“I’m voting for Dukakis,” Maggie Gyllenhaal's character utters from the 80s-set Donnie Darko’s dining table; sparking familiar insults, vulgarities and light misogyny at the dinner table about her preference for Democrat Mike Dukakis over the eventual winner, H.W. Bush. It’s an amusing scene, ending in light shrugs from her parents as if to say “she’s 18 now, we can’t tell her who to vote for or how to live her life”. In life, however, the scene seldom ends so eloquently or funny, and relinquishing political freedom to your family is easier in indie horror movies than the horror felt like a conservative of discovering that your child religiously watches Alexandria Ocasio-Cortez’s, Instagram Story.
In the midst of the longest government shutdown in modern US history, we are all at the very least approaching the end of our rope. Swirling debates over immigration, both legal and illegal, has erupted into a stand-off essentially between newly-elected Democrats and the whims of President Trump. Every day for at least the past year, we've grown increasingly attuned to the type of news we’ll receive in politics, and for an increasing number of young people, those millennials and Gen Z’ers’ tolerance has gotten lower and lower as the news gets more downright mortifying. Through social media, new media, and some good ol’ fashioned education, young people have made it clear that they understand these issues left and right. Though, for many of their families -- many of our families -- the conversation goes south quickly.

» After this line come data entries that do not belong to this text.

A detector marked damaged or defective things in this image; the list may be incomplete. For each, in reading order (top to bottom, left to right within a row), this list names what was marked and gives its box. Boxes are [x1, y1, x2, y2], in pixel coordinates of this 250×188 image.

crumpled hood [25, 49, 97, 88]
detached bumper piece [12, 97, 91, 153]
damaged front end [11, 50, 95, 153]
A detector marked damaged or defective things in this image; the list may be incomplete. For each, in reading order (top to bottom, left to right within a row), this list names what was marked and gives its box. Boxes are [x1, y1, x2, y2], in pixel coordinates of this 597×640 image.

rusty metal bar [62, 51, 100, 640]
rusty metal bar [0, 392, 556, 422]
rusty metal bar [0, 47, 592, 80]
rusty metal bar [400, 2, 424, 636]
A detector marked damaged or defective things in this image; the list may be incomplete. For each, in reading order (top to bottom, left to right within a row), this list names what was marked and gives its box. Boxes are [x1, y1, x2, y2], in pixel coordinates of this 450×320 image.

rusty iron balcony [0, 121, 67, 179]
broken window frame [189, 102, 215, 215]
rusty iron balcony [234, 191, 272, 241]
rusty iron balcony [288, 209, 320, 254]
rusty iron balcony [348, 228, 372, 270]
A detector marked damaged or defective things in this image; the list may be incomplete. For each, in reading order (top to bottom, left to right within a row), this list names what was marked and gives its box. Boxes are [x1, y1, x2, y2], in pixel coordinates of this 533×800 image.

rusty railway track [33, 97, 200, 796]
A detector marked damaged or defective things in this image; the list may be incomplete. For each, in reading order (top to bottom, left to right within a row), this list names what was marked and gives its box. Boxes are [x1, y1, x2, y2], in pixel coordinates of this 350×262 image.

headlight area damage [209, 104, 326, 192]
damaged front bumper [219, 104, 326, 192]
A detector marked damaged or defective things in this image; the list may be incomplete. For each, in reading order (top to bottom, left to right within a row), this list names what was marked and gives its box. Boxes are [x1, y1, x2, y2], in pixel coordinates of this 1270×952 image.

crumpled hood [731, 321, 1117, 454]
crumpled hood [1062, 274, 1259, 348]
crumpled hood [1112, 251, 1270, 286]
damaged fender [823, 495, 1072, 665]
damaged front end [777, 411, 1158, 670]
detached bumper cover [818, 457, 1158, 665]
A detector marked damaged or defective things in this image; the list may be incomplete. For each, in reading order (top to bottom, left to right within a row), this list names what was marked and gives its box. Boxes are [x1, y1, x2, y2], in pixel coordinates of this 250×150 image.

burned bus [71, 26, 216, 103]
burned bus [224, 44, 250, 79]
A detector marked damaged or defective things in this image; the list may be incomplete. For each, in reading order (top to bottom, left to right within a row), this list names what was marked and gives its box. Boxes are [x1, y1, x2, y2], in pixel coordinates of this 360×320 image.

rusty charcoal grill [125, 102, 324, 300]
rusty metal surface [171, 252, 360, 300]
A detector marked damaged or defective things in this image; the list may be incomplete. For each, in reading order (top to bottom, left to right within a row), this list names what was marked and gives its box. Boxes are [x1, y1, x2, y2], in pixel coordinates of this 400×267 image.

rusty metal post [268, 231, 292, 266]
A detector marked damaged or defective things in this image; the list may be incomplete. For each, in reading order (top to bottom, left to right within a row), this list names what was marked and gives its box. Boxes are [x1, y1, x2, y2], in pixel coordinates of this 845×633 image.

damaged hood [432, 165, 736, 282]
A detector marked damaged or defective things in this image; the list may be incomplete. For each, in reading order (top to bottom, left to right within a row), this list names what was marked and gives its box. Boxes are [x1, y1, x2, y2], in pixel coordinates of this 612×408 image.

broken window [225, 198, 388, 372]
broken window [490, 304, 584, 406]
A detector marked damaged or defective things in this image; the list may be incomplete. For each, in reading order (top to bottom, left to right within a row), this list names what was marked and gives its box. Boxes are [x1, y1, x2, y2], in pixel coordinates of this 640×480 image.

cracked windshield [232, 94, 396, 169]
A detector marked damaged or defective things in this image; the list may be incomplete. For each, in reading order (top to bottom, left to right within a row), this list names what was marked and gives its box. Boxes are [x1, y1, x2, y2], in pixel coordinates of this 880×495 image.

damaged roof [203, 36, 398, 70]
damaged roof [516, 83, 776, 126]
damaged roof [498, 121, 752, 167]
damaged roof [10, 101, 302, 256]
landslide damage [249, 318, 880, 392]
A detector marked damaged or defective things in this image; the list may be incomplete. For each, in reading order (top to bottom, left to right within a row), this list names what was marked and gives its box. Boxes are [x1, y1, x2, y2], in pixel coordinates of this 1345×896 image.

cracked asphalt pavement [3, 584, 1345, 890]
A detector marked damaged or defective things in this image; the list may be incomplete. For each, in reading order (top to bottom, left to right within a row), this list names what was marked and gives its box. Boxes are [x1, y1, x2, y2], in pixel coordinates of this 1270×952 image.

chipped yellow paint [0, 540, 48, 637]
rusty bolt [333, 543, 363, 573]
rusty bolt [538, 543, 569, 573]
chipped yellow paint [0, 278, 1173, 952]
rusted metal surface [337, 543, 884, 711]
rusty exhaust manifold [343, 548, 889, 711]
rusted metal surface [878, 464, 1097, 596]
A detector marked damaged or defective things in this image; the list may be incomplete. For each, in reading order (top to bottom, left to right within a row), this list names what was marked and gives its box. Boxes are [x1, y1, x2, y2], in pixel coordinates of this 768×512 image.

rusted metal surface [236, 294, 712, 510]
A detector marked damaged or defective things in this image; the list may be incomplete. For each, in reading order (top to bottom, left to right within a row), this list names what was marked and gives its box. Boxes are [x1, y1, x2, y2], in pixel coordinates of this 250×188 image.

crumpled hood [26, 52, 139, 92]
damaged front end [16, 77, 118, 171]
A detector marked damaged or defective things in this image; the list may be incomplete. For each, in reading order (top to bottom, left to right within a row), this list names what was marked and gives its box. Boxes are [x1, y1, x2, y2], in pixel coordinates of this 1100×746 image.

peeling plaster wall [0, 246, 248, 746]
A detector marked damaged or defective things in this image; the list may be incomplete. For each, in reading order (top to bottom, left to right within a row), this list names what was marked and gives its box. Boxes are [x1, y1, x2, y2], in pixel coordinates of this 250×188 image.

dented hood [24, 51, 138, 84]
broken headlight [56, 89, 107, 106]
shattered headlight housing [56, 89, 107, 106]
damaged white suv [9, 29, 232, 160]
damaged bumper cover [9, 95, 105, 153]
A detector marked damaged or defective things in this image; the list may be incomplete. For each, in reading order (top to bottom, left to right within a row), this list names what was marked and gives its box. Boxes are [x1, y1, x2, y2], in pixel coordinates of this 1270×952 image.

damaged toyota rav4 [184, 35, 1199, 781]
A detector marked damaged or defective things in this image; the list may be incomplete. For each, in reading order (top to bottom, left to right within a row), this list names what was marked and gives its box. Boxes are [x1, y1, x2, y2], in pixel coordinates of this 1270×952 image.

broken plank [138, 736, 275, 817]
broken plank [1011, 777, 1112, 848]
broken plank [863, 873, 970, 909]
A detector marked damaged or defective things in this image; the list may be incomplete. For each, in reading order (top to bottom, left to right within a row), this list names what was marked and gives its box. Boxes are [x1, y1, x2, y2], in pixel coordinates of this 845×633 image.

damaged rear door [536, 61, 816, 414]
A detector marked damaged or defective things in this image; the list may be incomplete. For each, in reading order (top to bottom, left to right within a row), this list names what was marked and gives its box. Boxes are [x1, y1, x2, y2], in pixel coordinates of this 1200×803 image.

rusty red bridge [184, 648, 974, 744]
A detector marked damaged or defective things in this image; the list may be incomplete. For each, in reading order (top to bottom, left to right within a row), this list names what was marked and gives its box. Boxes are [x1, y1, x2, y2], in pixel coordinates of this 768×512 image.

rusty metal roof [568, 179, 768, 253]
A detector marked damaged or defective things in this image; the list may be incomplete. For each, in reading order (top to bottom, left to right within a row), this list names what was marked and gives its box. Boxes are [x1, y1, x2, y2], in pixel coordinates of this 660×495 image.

I’m not alone, and neither are you. There have been countless fights between me and my conservative environment and upbringing. I grew up in Tucson, Arizona, two hours from the border. My first few protests were in Tucson, where we protested HB-1070, the bill that would’ve allowed any police officer to question anyone’s immigration status at any time. Then there were Mexican cultural studies courses in my high school that was threatening to defund them if there wasn’t a certain percentage of white people in the classroom giving ‘the other side.’ Not to mention the massacre in a grocery store parking lot that left Democrat former Rep. Gabby Giffords surviving being shot through the brain. Westboro Baptist Church showed up to our high school soon after that. Politics and xenophobia have been a defining part of my story as an American. Nevertheless, I’m downright amazed that my grandmother, a widowed Mexican immigrant mother of 3 US-born children, living a single stoplight from the US-Mexico border, voted for Trump and thought nothing of it.
Whether it’s Facebook, dinner time, or awkward calls where the phone is passed like a baton from family member to family member, your family is a presence in your life. They’re going to continue to be forever unless you choose otherwise. Yeah, you can cut them out, choose your own family, and maybe that’s ultimately healthier for you, but there are ways to keep the line of communication open. While blocking is a viable solution to people you no longer want access to your life, it can just as quickly leave people hurt and confused, people who helped you when you were hurt and confused too. Politics, especially policy on how we treat people who are different from us, is essential to talk about. We should talk about it, and get on the same page as a nation. Even though, well, you know, we kinda settled that discussion with that whole World War II thing. Regardless, we’re here. It’s now. How do we keep going?
Your parents, your family, are in all likelihood, not idiots. They believe what they believe via the sum of all of their life’s experiences and perspectives. That includes their upbringing, education, religion, and everything else. Younger people perhaps have had free time online to gain a certain digital empathy for situations alien to others. We’ve developed longtime worldwide friendships online, while some families and older people in first-world countries like the USA are still developing their digital literacy skills, which is always a huge problem and a cause of the spread of misinformation and fake news.
Moving forward, consider your abilities and energy when moving forward with your family. Even if you think you’re at the end of your wits with them, people are capable of surprises, and of changes of heart. If you need to take a break from your family, or if your social media feed is full of conservative memes or quasi-professional ‘news articles’, by all means, get that out of your face. Ironically, social media is not the forum to change the hearts and minds of the people closest to you. Control your feed all you’d like. Only take calls when you want to.
But this fight extends beyond your family or mine, it’s a way of thinking and American life itself that’s at stake, and even if your family can’t or won’t join you in this fight for liberty and justice for all, then hit the streets. Become a canvasser and engage in political discussions with total strangers in your local area, and in effect become a better debater and communicator in the process. Love Wins, but to win love also must fight.